Sempre tivera memória fotográfica. Mas, aquele homem era uma incógnita. Virou desafio. Virou questão de honra. Transformou-se em obsessão. Precisava descobrir quem ele era. Pensou em não descer na sua estação. Pensou em esperar o homem descer e segui-lo. Sim, segui-lo. Por que não? Sabia que se não desvendasse o mistério não dormiria naquela noite.
Mas, ao mesmo tempo que aquela ideia pairava sobre sua cabeça, a realidade se apresentava. Esperavam-na em casa. Tinha que preparar o jantar. Se se atrasasse, como explicaria? Não sabia mentir. Ia ter que contar a verdade. Como seria ridículo tudo aquilo.
Lutando contra o tempo, escavava suas lembranças. Pensava em suas andanças: consultórios médicos, bancos, lojas de roupas, supermercados. Nada.

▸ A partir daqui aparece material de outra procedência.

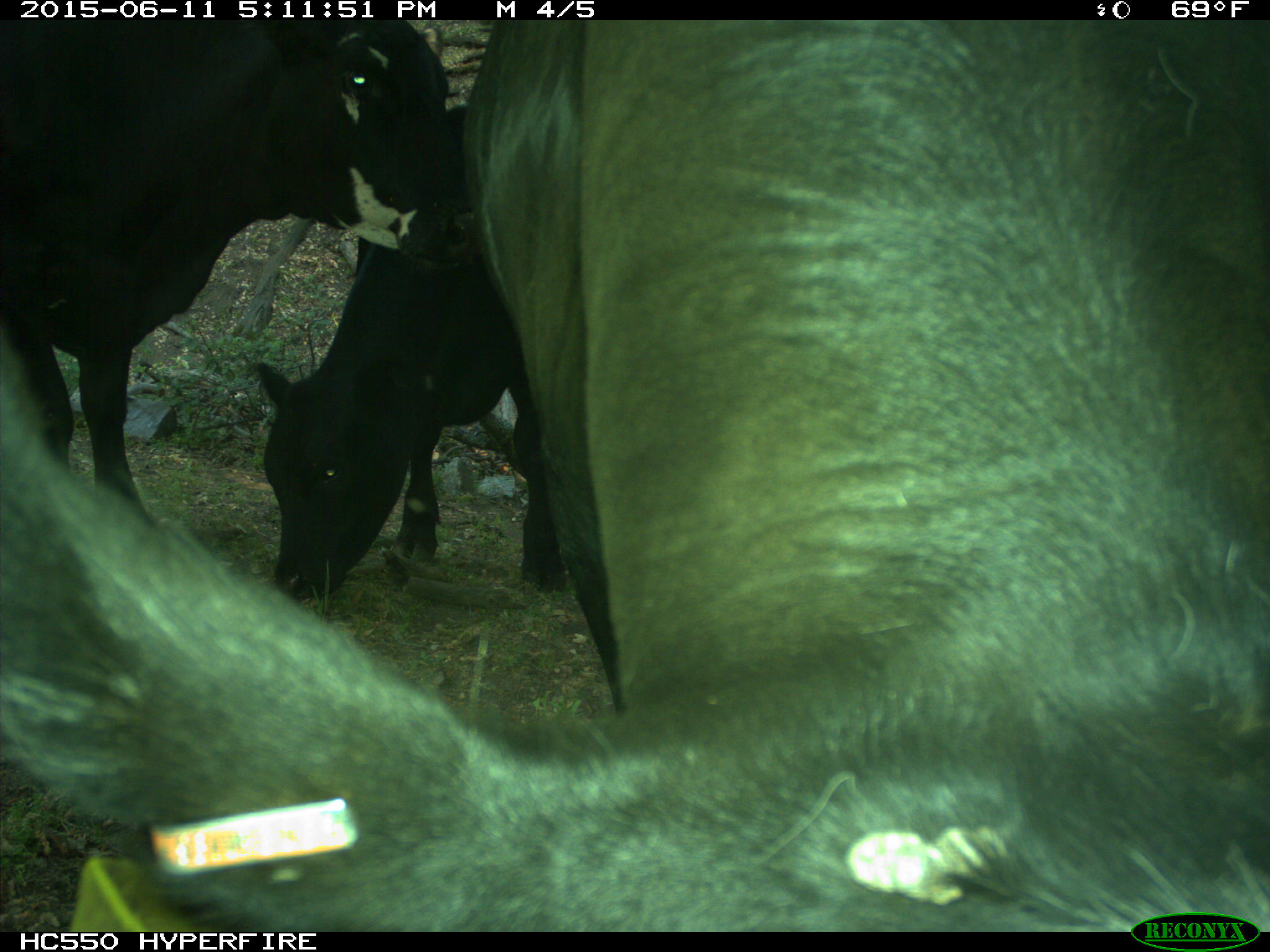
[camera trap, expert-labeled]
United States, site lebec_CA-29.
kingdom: Animalia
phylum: Chordata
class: Mammalia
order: Artiodactyla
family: Bovidae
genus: Bos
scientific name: Bos taurus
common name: domestic cow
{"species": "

Sua angústia atingiu o clímax. Sua estação era a próxima. Seus pensamentos de segui-lo se dissiparam. Como um jogador que espera fazer um gol aos 47 do segundo tempo para salvar seu time, a mulher manteve essa esperança de milagre até o último segundo. Quando não era mais possível esperar, levantou-se de seu assento e caminhou em direção à porta com a cabeça baixa e um olhar derrotado.
Numa última tentativa, olhou para trás. Para sua surpresa, o homem também descera naquela estação. Suas esperanças se renovaram. Hipóteses surgiram: ele morava no mesmo bairro, talvez fosse um comerciante, um motorista de ônibus, o porteiro da escola de seu filho.
Da estação até sua residência, a caminhada durava cerca de dez minutos. Andando mecanicamente, a mulher seguia em direção à sua casa. Pensava no que fazer quando o homem se desviasse. A vontade de segui-lo aumentou. Dessa vez não deixaria a oportunidade escapar.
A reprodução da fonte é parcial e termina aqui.